---------- Extrait cité

Intervention de Michel Ménard

Réunion du 5 octobre 2016 à 9h30
Commission des affaires culturelles et de l'éducation

Photo issue du site de l'Assemblée nationale ou de WikipediaMichel Ménard, rapporteur de la mission d'information :

Au terme de vastes auditions, de plusieurs déplacements sur le terrain, à Strasbourg, à Nantes et à Montrouge, dans le souci constant de prendre en compte la réalité concrète et la grande diversité des expériences sur le territoire national qu'illustrent notamment les très éclairantes réponses apportées par les enseignants de Loire-Atlantique à un questionnaire que je leur avais adressé dès ce printemps, j'ai le plaisir de vous présenter aujourd'hui les principales conclusions auxquelles nous sommes parvenus.

Mon espoir est que, au-delà d'inéluctables divergences d'appréciation induites par le fort contraste entre la politique suivie à partir de 2010 et notre choix de rétablir une formation initiale plus exhaustive, la grande majorité des propositions formulées rencontrent un puissant consensus.

La place cardinale de l'éducation dans le destin de notre pays et, il faut bien l'avouer, les terribles défis que lui oppose le poids toujours disproportionné des inégalités dans la réussite scolaire, font de la qualité des pratiques des enseignants, et donc de celle de leur formation, la pièce maîtresse de la refondation de l'école engagée par la loi du 8 juillet 2013.

L'année 2013, ce n'est qu'hier, et il faut bien comprendre que nous avons été amenés à poser un regard sur un chantier encore en cours. Ce n'est qu'à la rentrée 2015 que sont entrés dans le métier les premiers enseignants totalement formés par les ESPE. À cet égard, il faut souligner que cette réforme si importante a pu être accompagnée, évaluée, corrigée souvent. En témoignent la conduite de trois vagues d'accréditation pour certaines ESPE, la publication de bientôt quatre rapports des inspections générales, celle de l'excellent rapport d'étape de nos collègues du comité de suivi de la loi de 2013, ainsi qu'une profusion de séminaires, de circulaires du ministère…

Désormais, le paysage se dessine plus clairement, et j'ai la satisfaction de vous dire combien il me semble prometteur pour la formation initiale, même si, nous le verrons, tant de choses restent à faire pour la formation continue.

--------------------
---------- Données fournies

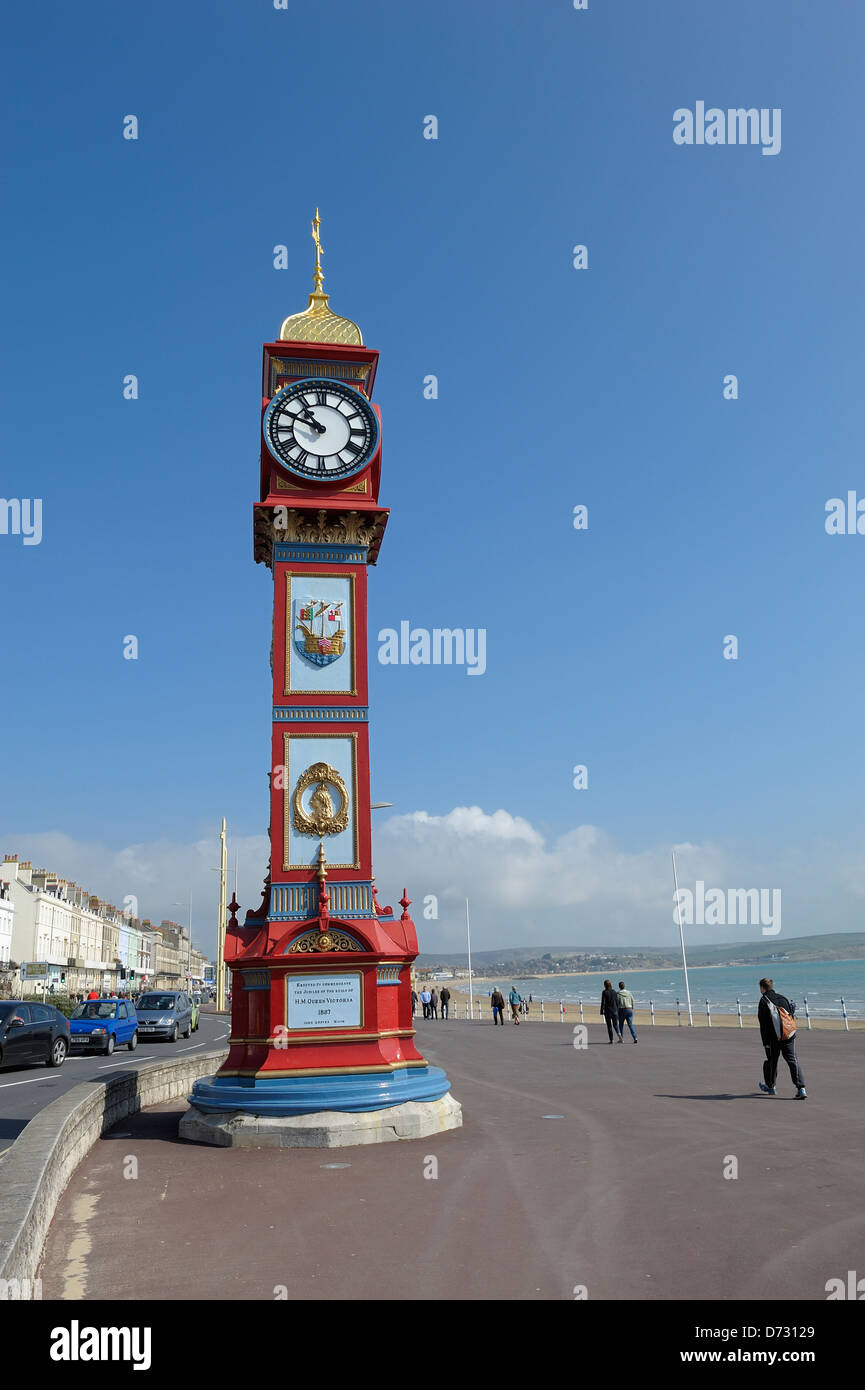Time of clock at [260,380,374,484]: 10:48
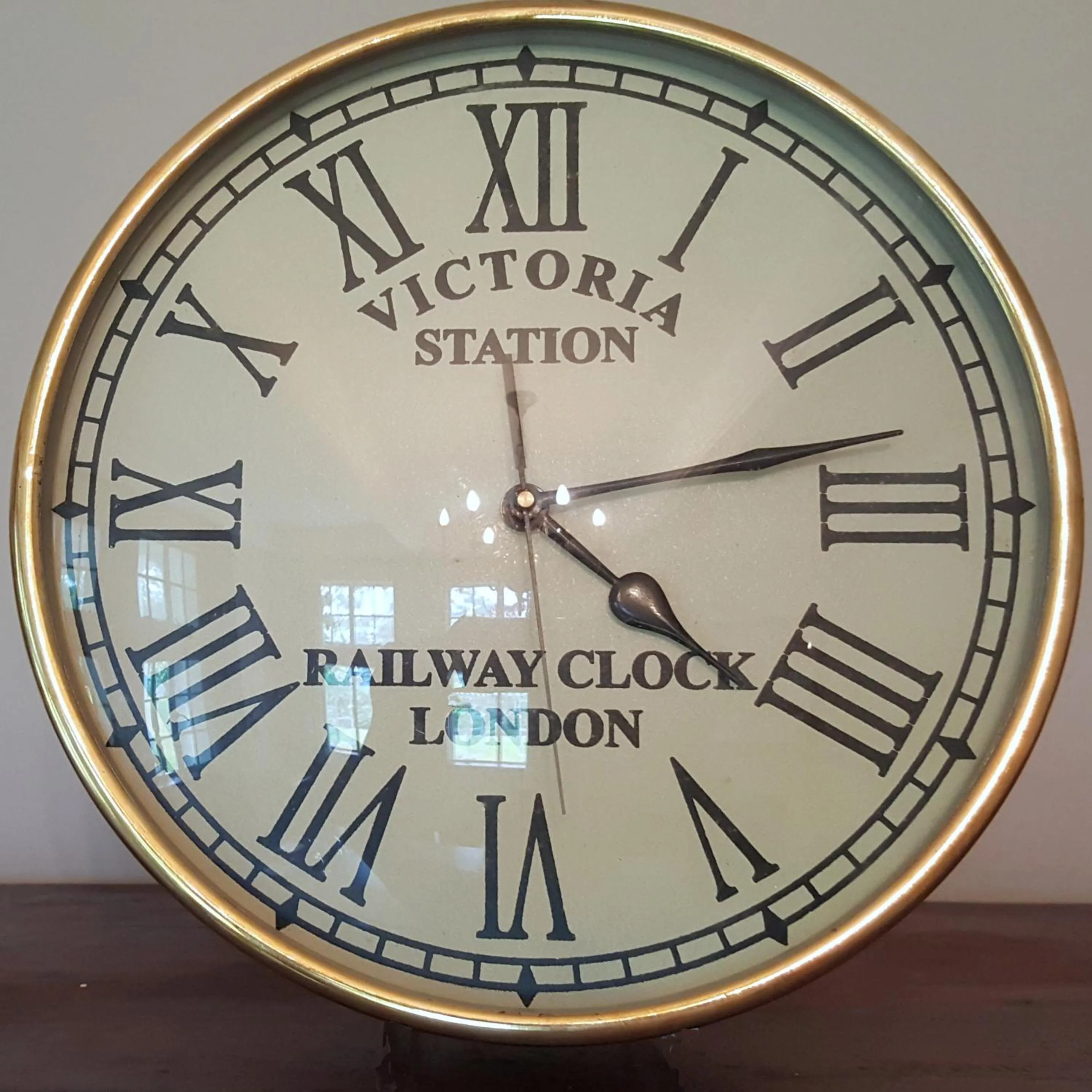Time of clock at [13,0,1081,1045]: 4:12
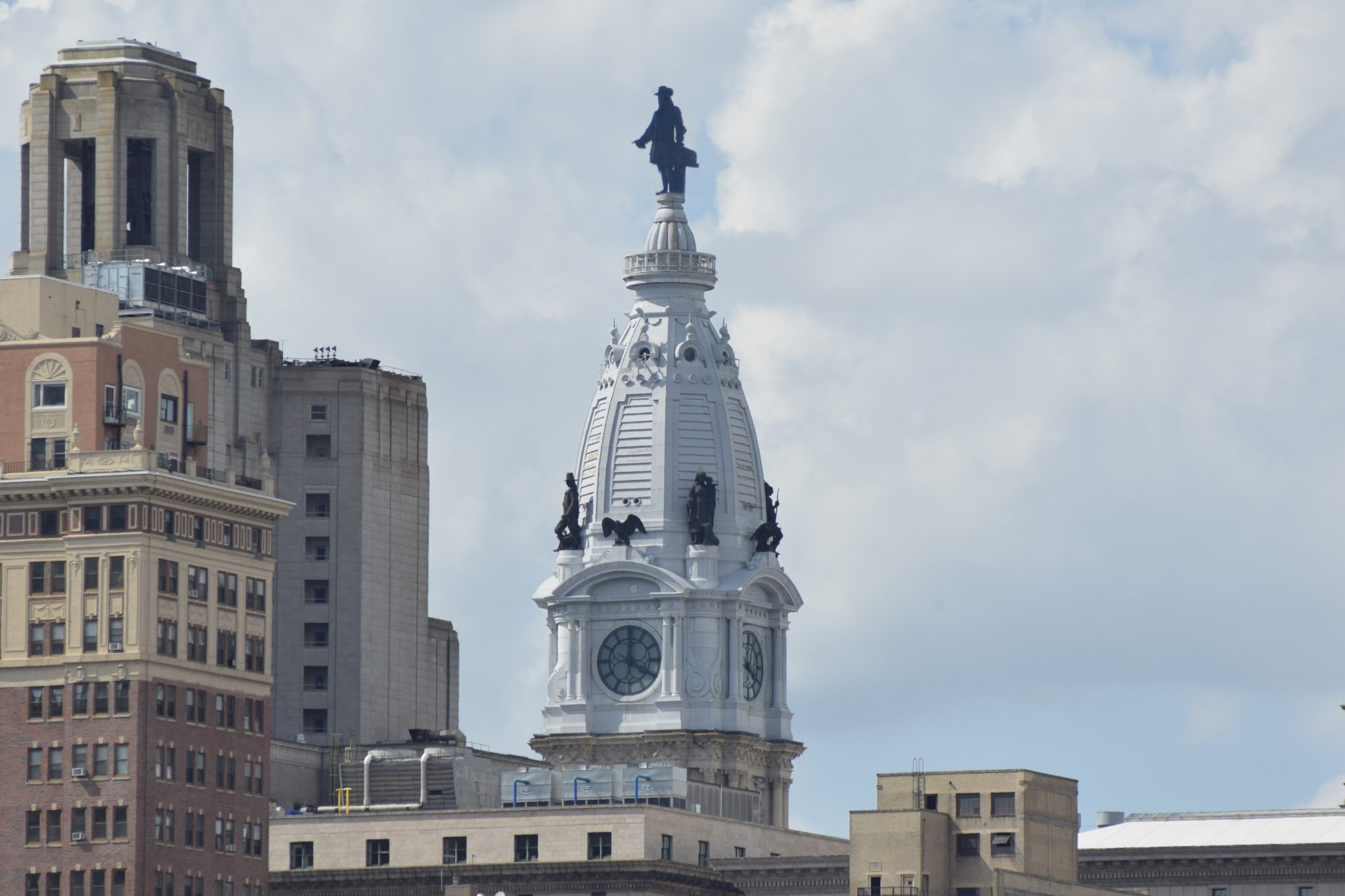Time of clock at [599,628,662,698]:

--------------------

◆ Consignes de l'exercice ◆
- a) Réécrivez en plus court et sous forme de liste le paragraphe de l'extrait qui commence par « L'année 2013, ce n'est qu'hier », en conservant ses faits principaux.
- b) D'après l'extrait, pourquoi la formation des enseignants est-elle la pièce maîtresse de la refondation de l'école ? Répondez en une à trois phrases.
Pour répondre, appuyez-vous seulement sur l'extrait.

◆ Réponses attendues ◆
- a)
- La réforme de 2013 est récente et le chantier est encore en cours.
- Les premiers enseignants entièrement formés par les ESPE sont entrés dans le métier à la rentrée 2015.
- La réforme a pu être accompagnée, évaluée et souvent corrigée, comme le montrent :
  - trois vagues d'accréditation pour certaines ESPE ;
  - bientôt quatre rapports des inspections générales ;
  - le rapport d'étape du comité de suivi de la loi de 2013 ;
  - de nombreux séminaires et circulaires du ministère.

- b) L'éducation tient une place centrale dans le destin du pays, et elle fait face à de terribles défis à cause du poids toujours disproportionné des inégalités dans la réussite scolaire. Pour ces raisons, la qualité des pratiques des enseignants, et donc celle de leur formation, devient l'élément essentiel de la refondation engagée par la loi du 8 juillet 2013.